▸ **Liste des consignes**
**a)** Recopiez le passage de l'extrait qui commence aux mots « L’observateur ingénu que » et s'arrête après « la même trajectoire. ».
**b)** Mettez sous forme de tableau Markdown les lignes de toutes les entrées, avec une colonne « N° » pour le numéro de rang et une colonne « Ligne » pour le texte. Omettez les lignes vides.

Maîtriser deux cultures
Cet article relate l’expérience vietnamienne, vécue en commun, de deux camarades qui ont chacun acquis les deux cultures, asiatique et occidentale. Pierre Ventadour explique comment la pratique de la langue chinoise a constitué le ressort principal du développement de son activité en Asie. Tran Quoc Anh décrit comment son passage à l’X et sa formation d’ingénieur lui ont permis de revenir au Viêt-nam en apportant son savoir et son expérience industrielle.
ÉTAPE VIETNAMIENNE DANS UNE TRAJECTOIRE ASIATIQUE
Pierre Ventadour (57)
Premier contact avec l’Asie
Fraîchement nommé directeur général de la banque que le Crédit Lyonnais avait décidé d’ouvrir à Singapour pour couvrir l’Asie du Sud-Est, l’Inde et l’Australie, à la fin de novembre 1978 j’atterrissais à Singapour, et pour la première fois je posais le pied en Asie.
Il m’apparut bien vite que la vision du monde asiatique que nous avions depuis l’Europe n’était pas conforme à la réalité des choses car biaisée à la fois par l’ethnocentrisme et l’exotisme. Par l’ethnocentrisme quand nous jugeons les Asiatiques à travers notre propre système de références et de valeurs, en considérant qu’ils sont dans la bonne voie quand ils cherchent à nous ressembler. Par l’exotisme lorsque séduit ou impressionné par la différence, nous regardons l’autre culture avec une admiration non fondée.
L’observateur ingénu que j’étais prit vite conscience que les pays d’Asie orientale vivaient une révolution industrielle et économique de même nature que celle de l’Europe et des États-Unis un siècle auparavant. Singapour ouvrait la voie de la modernité économique. Aux différences d’échelle et de culture près, la Malaisie, l’Indonésie, Taiwan et la Corée du Sud suivaient la même trajectoire.
Je décidai donc de positionner l’activité de la banque sur les opérations de haut de bilan et de financement des investissements, activités en plein développement pour lesquelles les banques établies de longue date avaient encore peu d’expérience. Je compris également que si la modernité de son développement industriel faisait qu’en apparence l’Asie ressemblait à l’Occident puisqu’elle lui empruntait les outils technologiques qu’il avait créés, elle en différait par l’essence de sa pensée et de sa culture. Je décidai donc d’apprendre la langue chinoise pour comprendre les mentalités et m’insérer dans le monde chinois, facteur d’intégration économique de la région.
L’amitié d’un banquier chinois
C’est à la Banque de Chine que je rendis ma première visite car son directeur général occupait de fait la position d’un ambassadeur officieux de la Chine que Singapour, à l’époque, n’avait pas encore reconnue. M. Xue Wen Lin avait un peu plus de 60 ans, il était aussi directeur général adjoint et membre du Conseil d’administration de la Banque de Chine à Pékin. Il ne parlait pas anglais, un interprète traduisait. Après les premiers mots de bienvenue, il demanda mon âge, et s’étonna qu’une banque puisse nommer un directeur général qui n’avait que 42 ans. Il me demanda ensuite de lui raconter mon histoire.

▸ **Entrées fournies**

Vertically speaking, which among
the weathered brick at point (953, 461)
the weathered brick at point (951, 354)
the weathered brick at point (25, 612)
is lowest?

▸ **Réponses par consigne**
**a)**
L’observateur ingénu que j’étais prit vite conscience que les pays d’Asie orientale vivaient une révolution industrielle et économique de même nature que celle de l’Europe et des États-Unis un siècle auparavant. Singapour ouvrait la voie de la modernité économique. Aux différences d’échelle et de culture près, la Malaisie, l’Indonésie, Taiwan et la Corée du Sud suivaient la même trajectoire.

**b)**
| N° | Ligne |
|---|---|
| 1 | Vertically speaking, which among |
| 2 | the weathered brick at point (953, 461) |
| 3 | the weathered brick at point (951, 354) |
| 4 | the weathered brick at point (25, 612) |
| 5 | is lowest? |